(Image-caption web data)
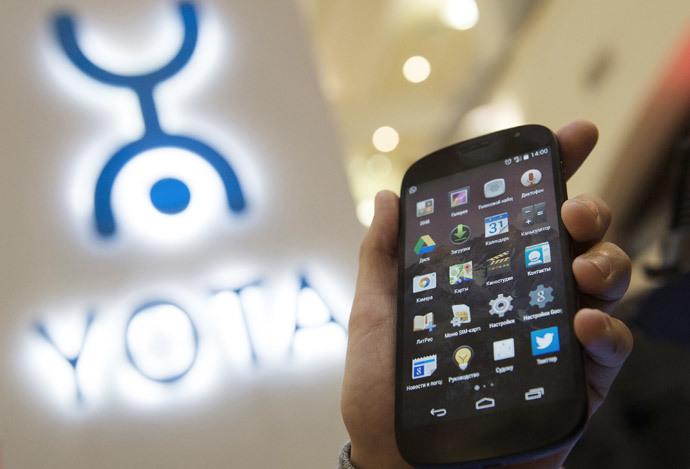 New YotaPhone 2 smartphone. (RIA Novosti / Ramil Sitdikov)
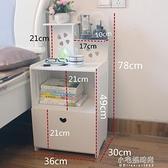 床頭櫃 現代床頭收納櫃 床邊儲物櫃 小書櫃 置物櫃 四葉草抽屜款   【全館免運】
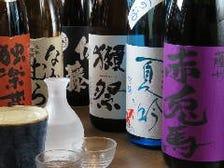 ◆旨いお酒、沢山ありますよ♪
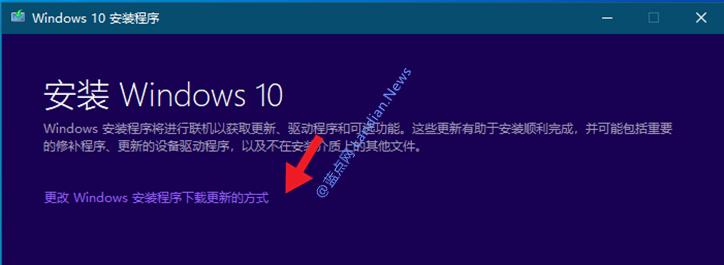 微软也会折叠捆绑的套路 Windows 10安装时折叠获取更新选项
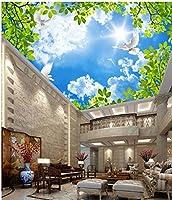 Wapel 3 次元の壁紙、自然の明るいブルースカイルーム壁画 3 d 壁紙天井リビングのハトの緑豊かなブドウ畑の天井の壁紙 絹の布 250x175CM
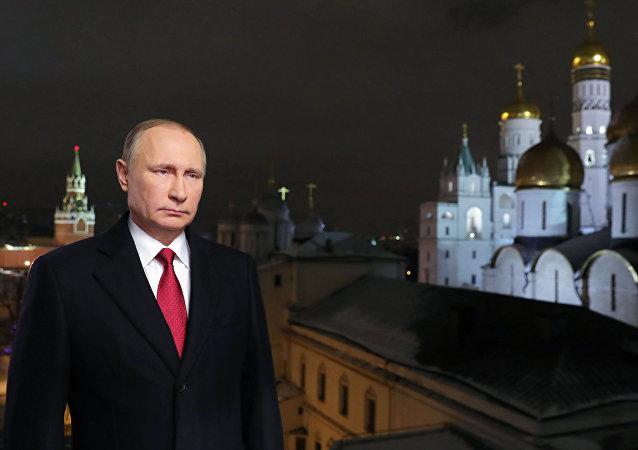 普京在新年賀詞中祝願俄羅斯公民順遂安康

Activity: Apart from the pictures, the entries above are to be repeated in full and exactly.

Response area:
 New YotaPhone 2 smartphone. (RIA Novosti / Ramil Sitdikov)
 床頭櫃 現代床頭收納櫃 床邊儲物櫃 小書櫃 置物櫃 四葉草抽屜款   【全館免運】
 ◆旨いお酒、沢山ありますよ♪
 微软也会折叠捆绑的套路 Windows 10安装时折叠获取更新选项
 Wapel 3 次元の壁紙、自然の明るいブルースカイルーム壁画 3 d 壁紙天井リビングのハトの緑豊かなブドウ畑の天井の壁紙 絹の布 250x175CM
 普京在新年賀詞中祝願俄羅斯公民順遂安康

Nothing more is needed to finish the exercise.